How to: Create a simple news aggregator with Yahoo! Pipes

I’ve noticed that many news sites seem to be in the aggregation business, and actually, with Yahoo! Pipes, it’s not too difficult to create your own.

Here’s an example:

Subscribe to RSS headline updates from:
Powered by FeedBurner

In this post, I’ll explain how to use Yahoo! Pipes to create a simple aggregator that cites the source of each headline in brackets.

In the Pipes workspace, you’ll notice the left column has lists of modules divided by category. At the bottom of the workspace is the Debugger, which lets you see if your modules are working properly.

To place a module on the page, click and drag it onto the grid.

The first module you’ll drag onto the page is the “Fetch Feed” module, and in the input box, paste the URL to the RSS or ATOM feed you want to use. In this case, I used CNN.

To add multiple sources to your aggregator, drag multiple copies of the fetch feed module and paste the URLs for your other feeds. I used the New York Times, Los Angeles Times and Washington Post.

Under “Operators” on the left, find the “Union” module and drag it onto the workspace. This module allows you to combine up to five feeds into one. (If you have more than five sources, you can use multiple union modules.)

To connect a fetch feed module to the union module, click the dot at the bottom of the feed module and drag it to one of the dots at the top of the union module. Then drag the dot from the bottom of the union module to the Pipe Output module.

Though it’s not visible in this screencap, if you check your debugger, you’ll see that the headlines are organized by feed. Since you probably want the headlines to be in chronological order, use the “Sort” module.

To sort by date, select “item.pubDate” and “descending.” Note: Not all feeds have valid pubDates. Also, if you check the debugger, you’ll see that the pipe is outputting 77 headlines. In the next step, I’ll show you how to reduce the output so the feed loads faster.

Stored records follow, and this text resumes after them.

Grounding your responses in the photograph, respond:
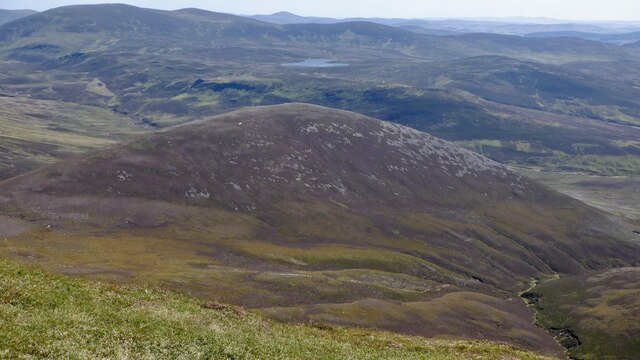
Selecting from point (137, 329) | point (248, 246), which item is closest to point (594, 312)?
point (248, 246)

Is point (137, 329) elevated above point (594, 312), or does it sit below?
above

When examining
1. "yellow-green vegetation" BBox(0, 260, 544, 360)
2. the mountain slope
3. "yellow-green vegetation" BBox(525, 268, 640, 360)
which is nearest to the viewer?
"yellow-green vegetation" BBox(0, 260, 544, 360)

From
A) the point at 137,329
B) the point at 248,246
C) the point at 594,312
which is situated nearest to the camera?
the point at 137,329

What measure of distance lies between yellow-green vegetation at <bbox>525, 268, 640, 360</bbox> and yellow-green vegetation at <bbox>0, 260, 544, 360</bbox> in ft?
299

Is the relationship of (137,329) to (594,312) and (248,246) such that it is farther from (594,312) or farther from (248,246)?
Answer: (594,312)

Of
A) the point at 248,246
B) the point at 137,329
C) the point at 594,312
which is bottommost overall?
the point at 594,312

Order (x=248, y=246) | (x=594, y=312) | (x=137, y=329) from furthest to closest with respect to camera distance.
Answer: (x=248, y=246)
(x=594, y=312)
(x=137, y=329)

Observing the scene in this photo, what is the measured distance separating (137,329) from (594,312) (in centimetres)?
14326

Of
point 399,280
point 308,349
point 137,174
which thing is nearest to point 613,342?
point 399,280

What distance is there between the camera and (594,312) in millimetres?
147750

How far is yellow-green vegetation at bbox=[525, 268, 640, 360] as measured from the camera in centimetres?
12423

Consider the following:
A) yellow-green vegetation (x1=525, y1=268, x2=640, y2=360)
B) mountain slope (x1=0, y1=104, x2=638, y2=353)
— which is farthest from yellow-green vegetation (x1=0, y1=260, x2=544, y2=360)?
yellow-green vegetation (x1=525, y1=268, x2=640, y2=360)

Because stories that newspapers grab from wire services occasionally have the same headline, I added a “Unique” module between the union and sort modules — there’s no use sorting duplicates. I also placed a “Truncate” module right before the pipe output to limit the number of headlines to 25.

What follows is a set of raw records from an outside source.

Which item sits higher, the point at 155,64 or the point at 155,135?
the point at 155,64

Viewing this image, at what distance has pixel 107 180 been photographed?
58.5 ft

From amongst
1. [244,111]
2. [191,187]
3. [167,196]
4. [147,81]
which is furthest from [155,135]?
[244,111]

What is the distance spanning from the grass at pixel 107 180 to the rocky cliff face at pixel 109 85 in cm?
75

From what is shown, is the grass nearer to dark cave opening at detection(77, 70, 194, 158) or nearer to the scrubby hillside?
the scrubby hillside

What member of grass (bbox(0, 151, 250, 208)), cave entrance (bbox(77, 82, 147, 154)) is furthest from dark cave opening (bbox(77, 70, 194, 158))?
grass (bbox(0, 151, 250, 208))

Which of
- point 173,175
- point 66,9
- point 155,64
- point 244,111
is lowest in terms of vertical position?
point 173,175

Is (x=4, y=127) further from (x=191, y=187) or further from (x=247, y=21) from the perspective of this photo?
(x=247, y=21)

Now we’ll label each feed with its source. To do this, drag a “RegEx” (stands for “Regular Expressions”) module into the workspace. In this example, I’m connecting the CNN output to the regex module before I connect it to the union module.

Because we’ll be appending the source to the headline, select “item.title” in the first drop-down menu. In the next box (after “replace”), type $. This tells the system that anything typed into the last box should go at the end of the headline. In this case, I wrote ” [CNN].” (Note the space before the brackets. Without it, the bracket will run up against the last letter of the headline itself.)

If you’d like to add the source to the beginning of the headline, you can type ^ instead. In fact, you can replace the whole headline by typing (.*) in the box.

You can also use the regex module to alter just about any bit of data fetched in the feed.

Once you’ve finished adding regex modules for each of the sources, you’ll probably want to change how you’re filtering for unique headlines. The “item.title” attribute won’t work anymore because of the text you’ve added, so we’ll change it to “item.y:title.”

Finally, to filter out a few more items from the Associated Press, I used the “Filter” module between the union and unique modules.

That’s it! You can save the pipe, then run it. Here’s the output from the pipe I created.

Remember, you can rearrange and add modules as much as you’d like. I’ll occasionally use the filter and truncate modules on a single feed source before sending it to the regex module, just to keep certain items from appearing in and certain sources from taking over the feed.

3 Responses

  1. bob
    |

    Nice intro to Pipes! I’m always amazed that it exists — free! Here’s to hoping Yahoo keeps it going.

    It seems daunting at first, but you did a nice job making it clear.

    I used Pipes when I built Newsbobber — and then went even deeper and started parsing feeds with SimplePie and routing items into a MySQL database.

    Thanks for posting this.

  2. Nicole
    |

    Thanks! :) I’m afraid I’ve barely scratched the surface in my knowledge of how to use it.

  3. Hart
    |

    Excellent work Nicole! I’ll give this a shot myself.